La Comune di Parigi, arbitra della situazione con il terribile Danton, ministro della giustizia, aveva deciso di eliminare quei preti refrattari. Il 31 agosto venne promulgato il decreto di deportazione, per nascondere il massacro già deciso per la domenica successiva. Il sabato fu una giornata di preparazione nella più intensa preghiera. Il giorno successivo, sparsasi la voce che i Prussiani stavano marciando su Parigi, Danton organizzando la resistenza ordinava di sterminare i refrattari ammassati nelle prigioni. Gli sgherri dell'indiavolato Maillard allora come invasati irruppero nell'abbazia di Saint-Germani-des-Prés e massacrarono tutte le persone che incontravano. Dopo questa prima carneficina, i restanti prigionieri vennero condotti in chiesa e con una farsa di processo vennero subito passati a fil di spada, sgozzati senza pietà a colpi di sciabola e di pugnale. Alle sei di sera terminò il terribile macello che lasciava sul campo ben 113 martiri in una pozza di sangue. Il commissario che aveva presieduto alle esecuzioni, diceva con sconcerto: "Io non capisco più niente; questi preti sono andati alla morte con la gioia con cui si va a nozze!".

Padre Apollinare era uno di loro. Scrivendo al suo antico superiore p. Ermanno Martin pochi mesi prima rivelava la gioia della sua prossima immolazione e profetizzava un rifiorire dello spirito cristiano in Francia: "C'è un battesimo che io debbo ricevere e non vedo l'ora che giunga! Se il chicco di frumento non cade in terra e muore, resta solo… Come uomo io temo, come cristiano io spero, come religioso io gioisco, come pastore di cinquemila anime io giubilo, perché non ho prestato affatto il giuramento.
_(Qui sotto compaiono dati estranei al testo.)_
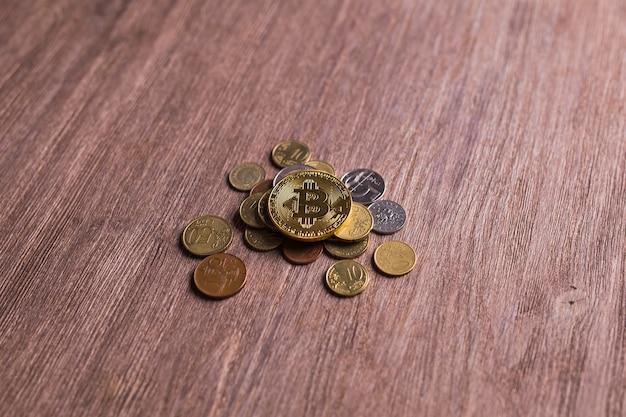 다른 나라의 동전에 비트 코인. 디지털 결제 시스템. 디지털 코인 암호 화폐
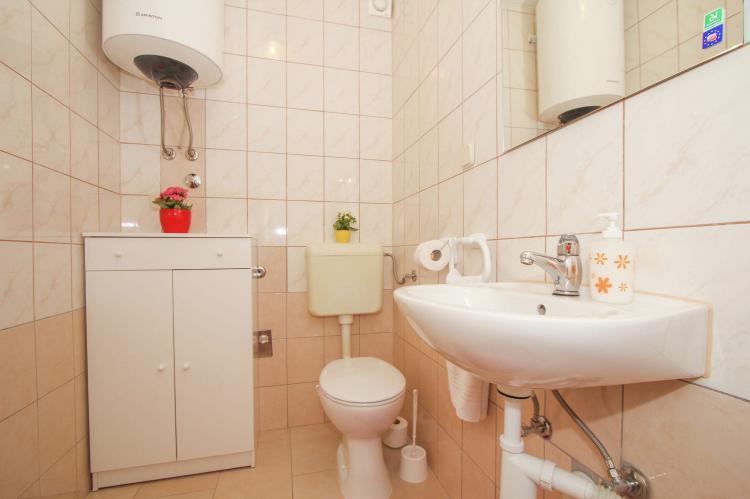 Holiday homeCroatia - Central Dalmatia: Apartment Verica  [17]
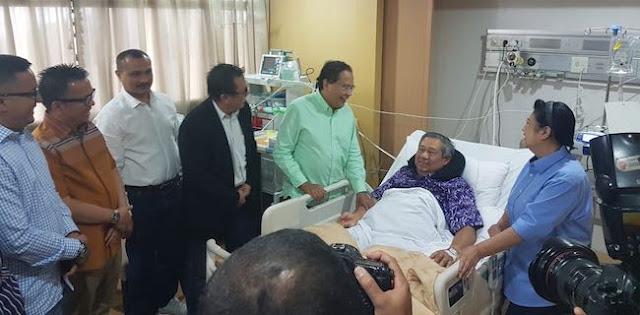 RR Besuk SBY, Mulai Cipika Cipiki Sampai Diminta Jelaskan Situasi Ekonomi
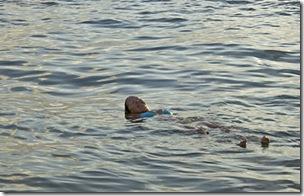 Cris Turek curtindo banho de rio em Acaú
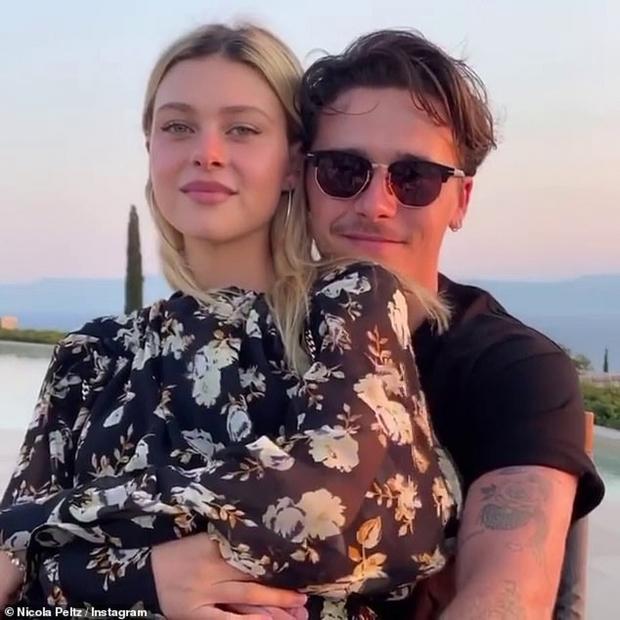 Victoria Beckham gây sốt với màn đọ sắc bên con dâu, chỉ 1 chi tiết đã lộ rõ thái độ của mẹ chồng với tiểu thư tài phiệt - Ảnh 6.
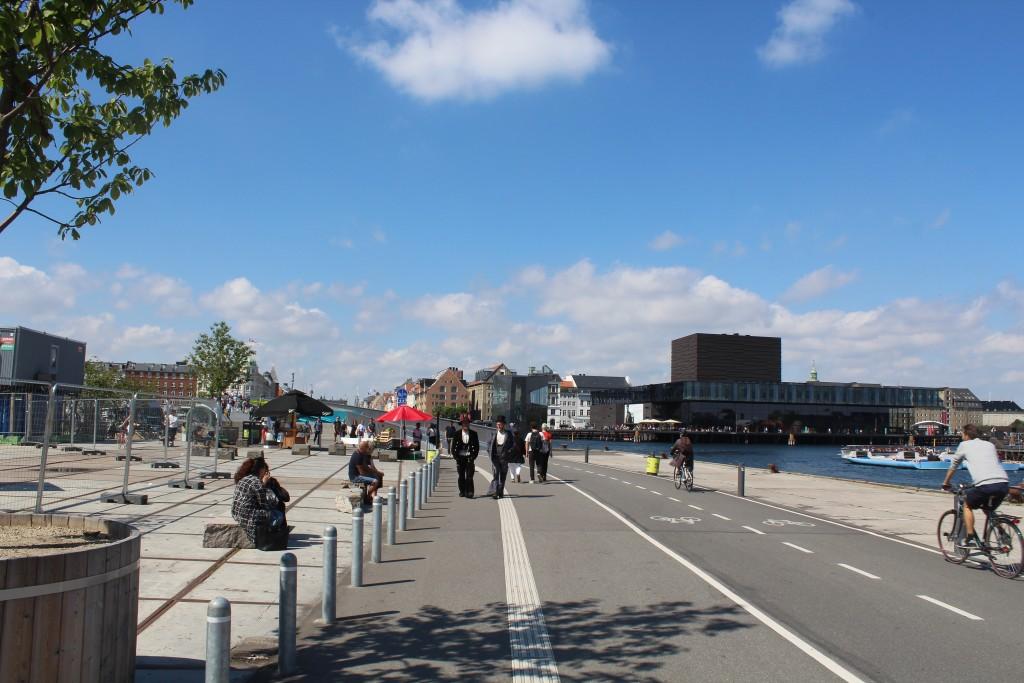"""Udsigt fra Christianshavn mod ny gang- og cykelbro """"Inderhavnsbroen""""."""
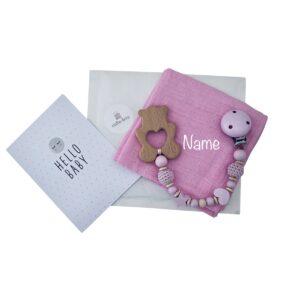 geschenkset zur geburt nuscheli mit namen bestickt beisskette baer maedchen hellrosa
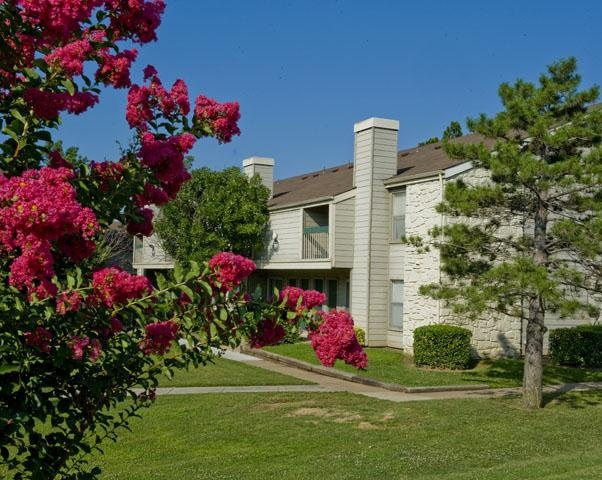 Riverpark At Kensington Apartments And Nearby Tulsa Apartments For Rent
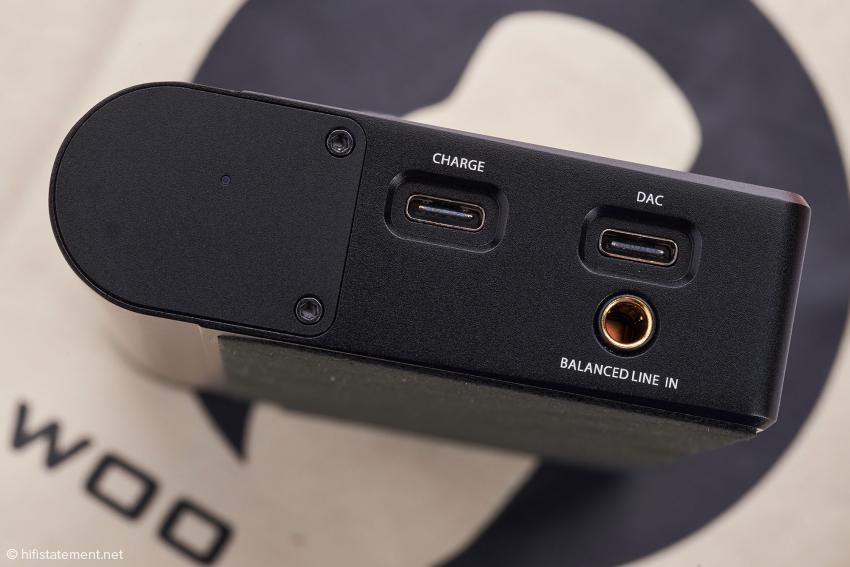 Auch der symmetrische Analog-Eingang ist als Pentaconn-Buchse ausgeführt. Die beiden USB-C-Buchsen ermöglichen das Laden bei gleichzeitigem Signaltransfer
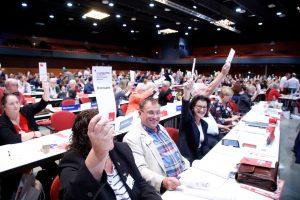 Delegierte auf dem außerordentlichen Landesparteitag 2019 in Bochum heben ihre Stimmkarten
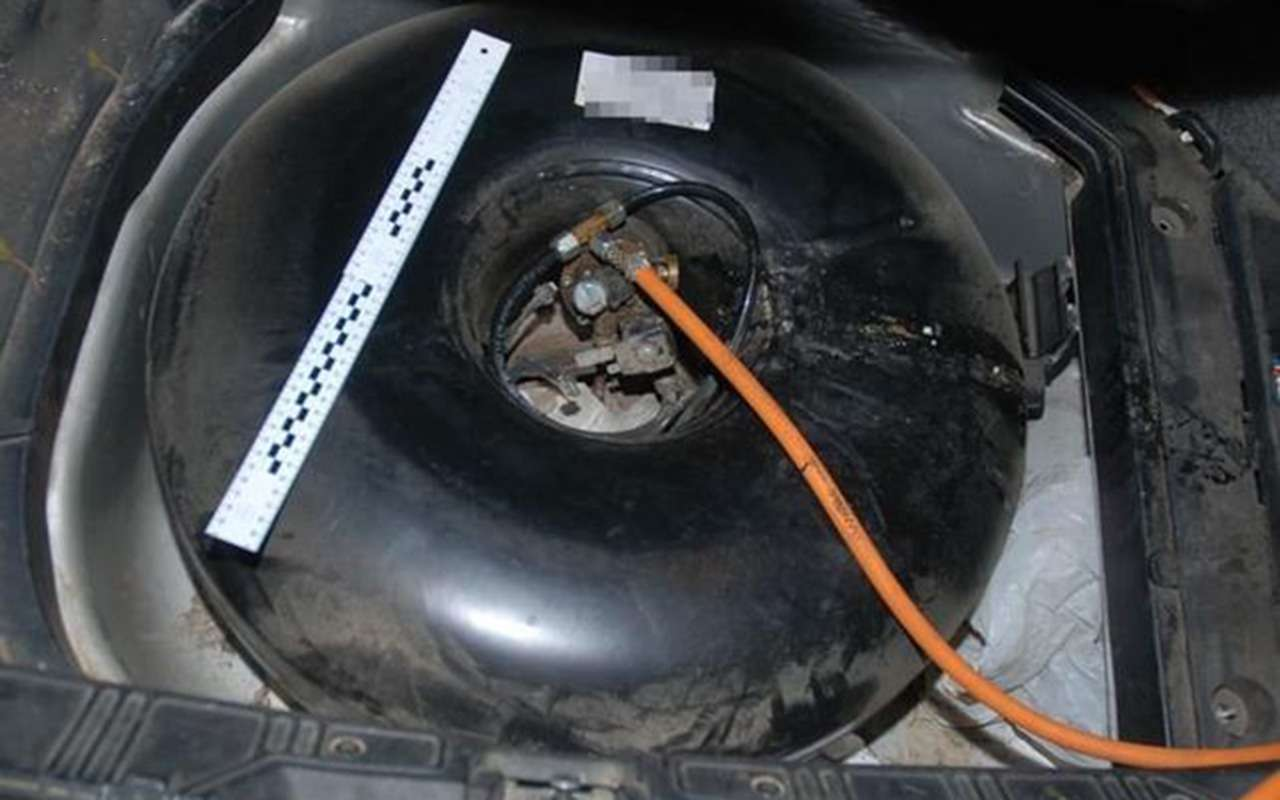 Владелец автомобиля сГБО решил заправить его отдомашнего баллона— фото 915713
Noi possiamo tutto in colui che ci fortifica. Tutti i miei nemici, i miei persecutori presenti, passati e futuri, io li abbraccio e dono loro il bacio della pace come ai miei più grandi benefattori… Alleluia, alleluia, alleluia! In verità, in verità vi dico, ben presto la Francia, impregnata del sangue di tanti martiri, vedrà rifiorire la religione sul suo suolo".